## YOUR TASKS
1 - Do these statements agree with the basketball book reviews below? For each, answer yes or no and quote the deciding words: (a) Bill Russell's path began in rural Louisiana. (b) During the Olympics, Larry Bird would sneak out to watch the USA basketball team play. (c) Bird Watching was published by Warner Books.
2 - Can you pick up the basketball book reviews below after their final sentence and carry them on for a few more sentences?

## TEXT PASSAGE

Bill Russell takes you back to his childhood and guides you through all of the influences in his life that molded his opinions and persona. He takes you though the pains of racism and his struggles to find himself both in and outside of basketball. The path he takes from rural, segregated Louisiana to media superstar is a very fascinating read. Along with his personal struggles and victories, he gives you some keen insights into his Celtics teammates and the camaraderie that they shared. Bill Russell like you have never seen him before. I just finished this book and have to say it is definitely worth the read.
BIRD WATCHING, On Playing and Coaching The Game I Love by Larry Bird with Jackie MacMullan, Warner Books; 1999.
Just as he stunned opponents with over-the-shoulder passes, killer steals, and jaw-dropping long-range jumpers on the court, Larry Bird now offers one startling revelation after another as he candidly recounts his rise to become one of the most respected NBA coaches in the game today. He tells us for the first time what really happened in "Celtics Land" after he retired and why he chose Indiana for his first coaching job. He shares a last look back at the Celtics dynasty, at Robert Parish and Bill Walton, at Kevin McHale and Dennis Johnson. He describes his last duels with Magic Johnson and with Michael Jordan, as well as his experience playing on the great 1992 Olympic team ... Knowing that it was the last time he would be sharing a court with them. But Bird Watching is more than a book about basketball. Recalling his own painful shyness, battles with the press, and the demands of stardom, Bird also talks about the world he never left behind: drinking a beer at Jubil's bar in French Lick, doing his own yard work, and remembering the lessons he learned from his hardworking mother. I think my favorite story in this book is from the Olympics. He was telling how they could never get out of the hotel without being mobbed and so he rarely ventured out. Then one day he was shown a back door and he would sneak out to watch the USA baseball team play and he was just one of the crowd there.

## INFORMATION PROVIDED
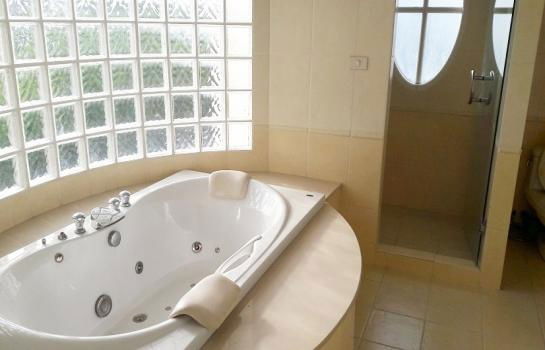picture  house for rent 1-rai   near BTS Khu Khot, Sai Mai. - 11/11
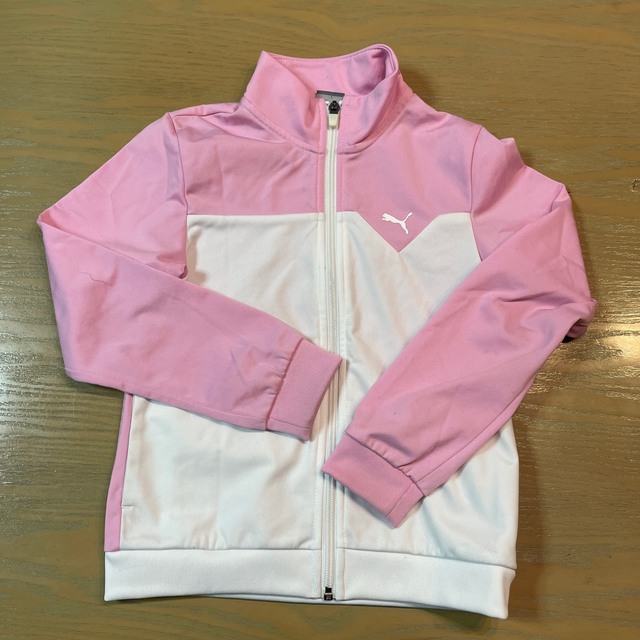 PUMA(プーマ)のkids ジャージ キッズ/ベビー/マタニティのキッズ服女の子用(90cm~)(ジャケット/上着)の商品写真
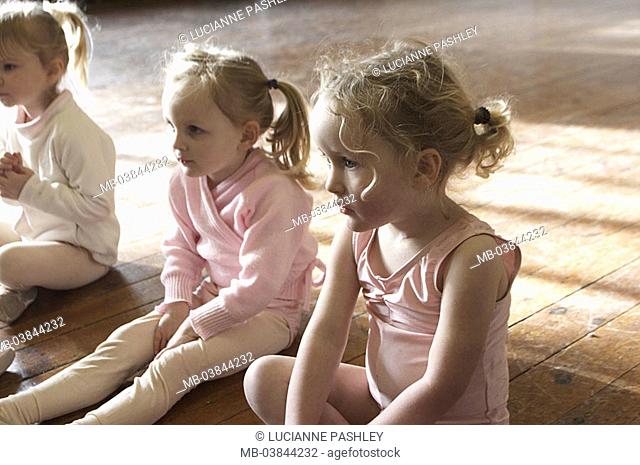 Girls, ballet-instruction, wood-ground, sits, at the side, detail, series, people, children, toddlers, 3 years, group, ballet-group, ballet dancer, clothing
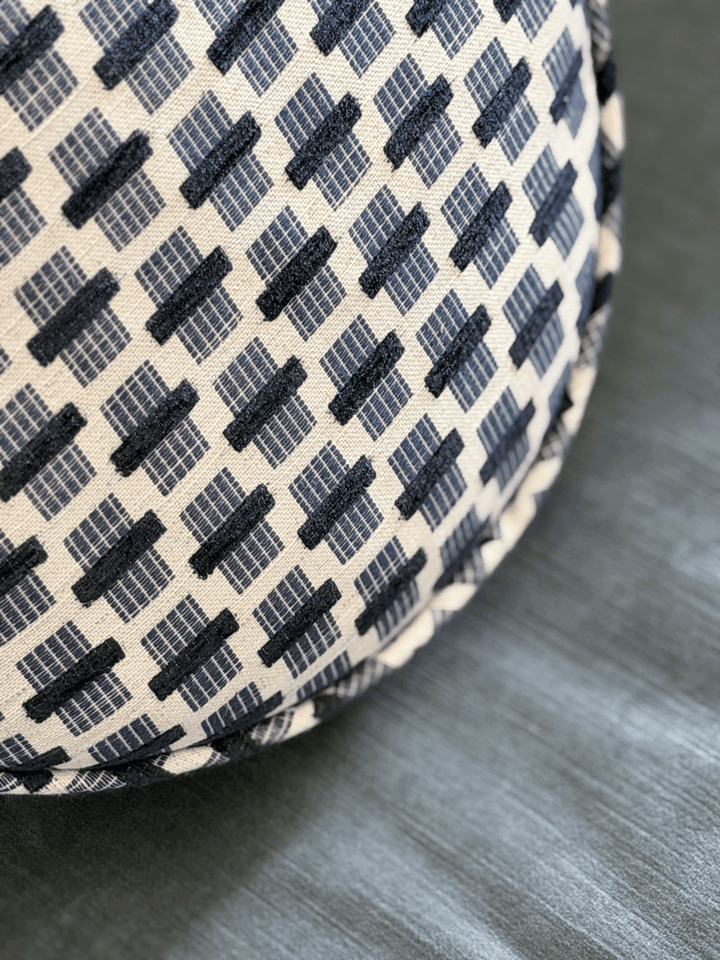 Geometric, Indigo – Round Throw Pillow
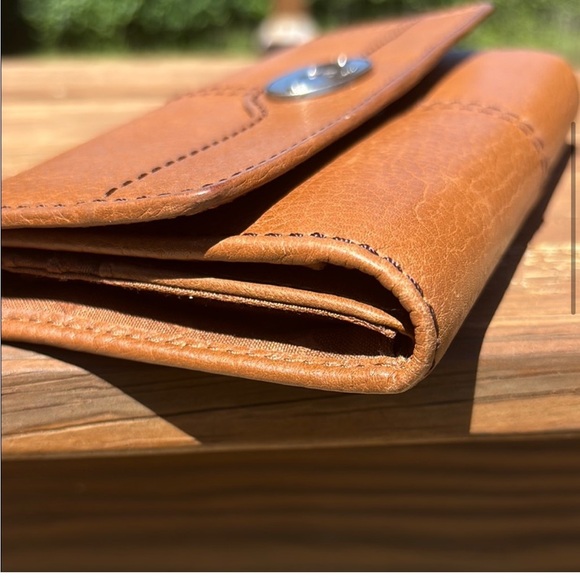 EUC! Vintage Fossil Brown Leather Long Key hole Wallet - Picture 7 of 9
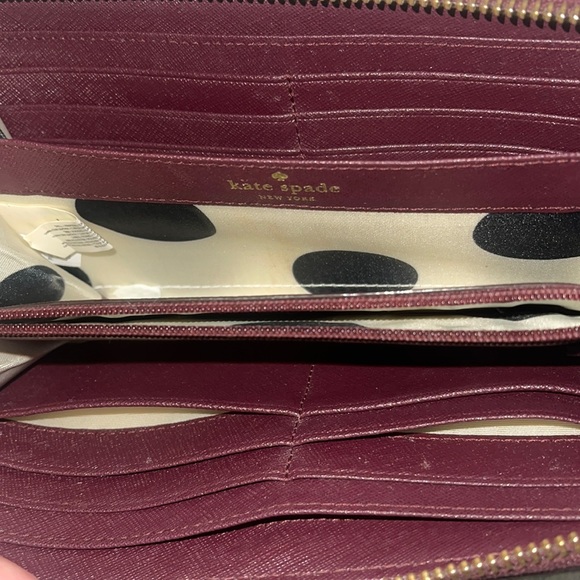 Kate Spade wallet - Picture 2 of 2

## ANSWERS BELOW
1 -
(a) Yes: "The path he takes from rural, segregated Louisiana to media superstar"
(b) No: "he would sneak out to watch the USA baseball team play"
(c) Yes: "Warner Books; 1999."

2 -
THE LAST BANNER - The Story of the 1985-86 Celtics, The NBA’s Greatest Team of All Time by Peter May, Simon & Schuster; 1996.
Whether the 1985-86 Boston Celtics were the greatest NBA team of all time is certainly debatable, but there is little doubt they were the best of a long line of outstanding Celtic squads. May (The Big Three, S. & S., 1994) argues here that although Larry Bird, Kevin McHale, Robert Parrish, Dennis Johnson, and Danny Ainge formed a potent starting five, it was the bench, led by Bill Walton, that lifted the team to championship status. As for the team's place in history, he contends "they played at a time when the competition was never better and the game was not yet contaminated by the ravages of expansion." How such a surfeit of talent came to be assembled and blended in a cohesive unit makes for an interesting study.
THE BIG THREE by Peter May, Simon & Schuster, New York; 1994.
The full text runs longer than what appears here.